Your pain likely comes from one or more of three distinct causes:
A medical problem...
Sometimes your pain results from a medical problem, such as kidney stones. Neuromuscular massage and physical therapy aren’t solutions for this type of pain. Medical problems should be directly addressed by your doctor. Neuromuscular massage and physical therapy are particularly effective when it comes to structural and muscular issues.
A structural issue…
Sometimes pain is from a structural issue, such as arthritis or a disk herniation. In those cases, I can show you how to move and sit and stand in ways that decrease the pain. In many cases, there is pain coming from the muscles too. When we treat the muscle pain, you may find you have more good days in a row.
And/or muscle conditions
In most other cases, pain is from some combination of the following muscle conditions that we can clear by using appropriate massage techniques. This is true for pain that lingers after an injury should have healed as well as for "non-specific" pain. ("Non-specific" just means that nothing shows on MRI, which of course, these muscle conditions don't.)
Let’s examine some muscle conditions:
Trigger points
Trigger points are small areas that are surprisingly sore to the touch, and they send pain to a different area when compressed. For example, many people have a trigger point in their upper neck that temporarily provokes a dull pain in the back of their head when a therapist presses on it. When irritated, a trigger point causes pain even when not being compressed – in this example, it causes a dull occipital headache for no apparent reason. Simply massaging the area of pain will not help, since the trigger point is somewhere else. A skilled therapist needs to thoroughly seek out the trigger points that may be hiding in the muscles in order to de-activate them and clear the resultant pain.
Adhesions
Adhesions are places where layers of tissue are stuck together, restricting movement. When you try to move in certain ways it can feel like something inside is starting to tear apart, which in a way it is. We have massage techniques that can clear the adhesion by breaking the connection a little at a time in a controlled manner, restoring healthy tissue that allows the different layers to slide effortlessly past one another.
Fascial restrictions
Fascia is the thin white film that covers each muscle like shrink wrap. It also wraps each cell inside the muscle, providing support and structural integrity. When fascia begins to stick to itself, in most cases there is no pain, only stiffness, such as when you discover you can no longer bend forward to touch your toes. But in some cases the fascia stretches the nerves when you move in certain directions, causing pain. We have massage techniques that break up the stuck-together fascia to restore normal, pain-free movement.
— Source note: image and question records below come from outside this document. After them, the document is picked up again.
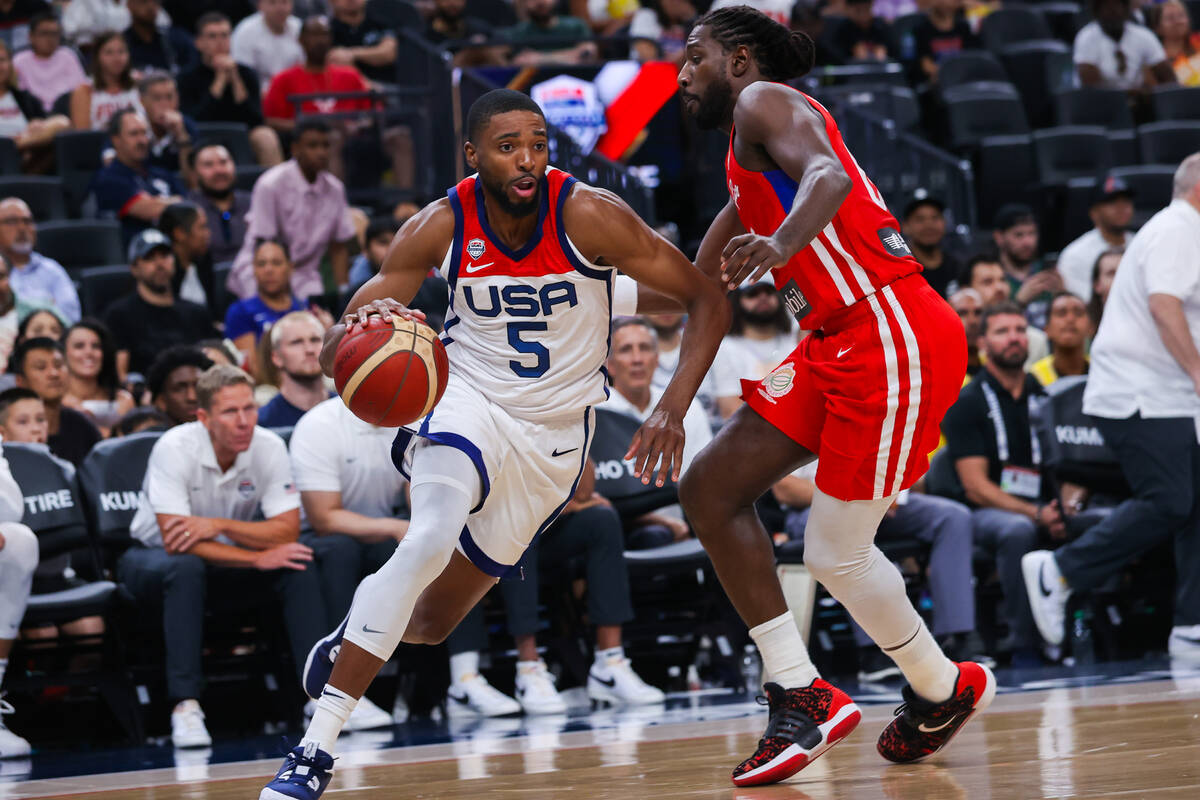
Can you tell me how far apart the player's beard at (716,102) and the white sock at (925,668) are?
1454mm

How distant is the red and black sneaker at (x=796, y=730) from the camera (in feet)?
12.6

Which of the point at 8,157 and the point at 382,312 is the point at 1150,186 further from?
the point at 382,312

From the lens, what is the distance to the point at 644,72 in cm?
1109

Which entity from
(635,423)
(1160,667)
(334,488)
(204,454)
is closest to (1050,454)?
(1160,667)

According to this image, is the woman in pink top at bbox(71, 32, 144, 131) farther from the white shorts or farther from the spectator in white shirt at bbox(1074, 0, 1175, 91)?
the spectator in white shirt at bbox(1074, 0, 1175, 91)

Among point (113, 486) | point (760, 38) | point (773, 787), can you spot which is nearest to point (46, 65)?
point (113, 486)

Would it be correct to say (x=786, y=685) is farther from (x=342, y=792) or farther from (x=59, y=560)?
(x=59, y=560)

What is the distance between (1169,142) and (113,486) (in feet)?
29.4

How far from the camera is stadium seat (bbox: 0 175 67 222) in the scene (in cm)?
966

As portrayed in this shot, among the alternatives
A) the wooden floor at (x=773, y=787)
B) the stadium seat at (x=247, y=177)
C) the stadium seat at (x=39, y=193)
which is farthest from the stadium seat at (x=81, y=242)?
the wooden floor at (x=773, y=787)

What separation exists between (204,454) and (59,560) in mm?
832

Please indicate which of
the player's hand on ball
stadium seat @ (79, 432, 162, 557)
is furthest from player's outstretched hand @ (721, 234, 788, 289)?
stadium seat @ (79, 432, 162, 557)

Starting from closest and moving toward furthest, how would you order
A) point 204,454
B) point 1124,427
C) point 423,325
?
1. point 423,325
2. point 204,454
3. point 1124,427

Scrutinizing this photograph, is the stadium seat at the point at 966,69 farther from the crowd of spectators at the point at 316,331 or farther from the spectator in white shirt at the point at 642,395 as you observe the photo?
the spectator in white shirt at the point at 642,395
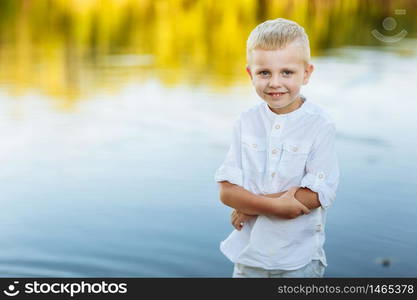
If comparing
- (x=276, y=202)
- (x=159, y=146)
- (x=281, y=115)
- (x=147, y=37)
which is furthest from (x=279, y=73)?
(x=147, y=37)

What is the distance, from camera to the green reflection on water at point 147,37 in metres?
11.2

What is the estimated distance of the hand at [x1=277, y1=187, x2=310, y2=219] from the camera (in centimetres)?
283

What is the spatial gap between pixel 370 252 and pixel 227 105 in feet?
14.7

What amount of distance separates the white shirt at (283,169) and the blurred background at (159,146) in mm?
1817

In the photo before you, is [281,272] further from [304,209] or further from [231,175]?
[231,175]

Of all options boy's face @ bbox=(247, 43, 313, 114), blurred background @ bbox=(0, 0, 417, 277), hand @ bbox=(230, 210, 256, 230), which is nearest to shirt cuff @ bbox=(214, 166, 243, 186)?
hand @ bbox=(230, 210, 256, 230)

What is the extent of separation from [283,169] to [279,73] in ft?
0.99

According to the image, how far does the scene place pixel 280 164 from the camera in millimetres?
2877

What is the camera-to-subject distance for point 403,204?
588 centimetres

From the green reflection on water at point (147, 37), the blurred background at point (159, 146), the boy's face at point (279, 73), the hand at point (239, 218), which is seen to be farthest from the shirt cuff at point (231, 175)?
the green reflection on water at point (147, 37)

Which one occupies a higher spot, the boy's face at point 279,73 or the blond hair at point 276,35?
the blond hair at point 276,35

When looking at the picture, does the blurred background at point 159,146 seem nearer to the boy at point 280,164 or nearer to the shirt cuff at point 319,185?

Nerves entrapped in scar tissue
As with fascial restrictions, nerves can be irritated when they are caught in an area of scar tissue within the muscle, which happens after a muscle strain heals improperly. We have massage techniques that break up the internal scar to allow the nerves to slide normally again.
Muscle spasms
Muscle spasms are muscles that remain tight even when you are trying to relax them. A tight muscle squeezes on the blood vessels like clamping down on a garden hose, meaning less blood flows through the muscle. That means less oxygen, fewer nutrients, and an increasing concentration of waste products, which irritate the nerves and produce pain. General massage techniques can reduce spasms, but if the spasmed muscle also contains trigger points, which it often does, clearing the spasm can make the trigger points vulnerable and irritated, which can result in increased pain. We like to preventatively search for and de-activate trigger points any time we treat muscle spasms.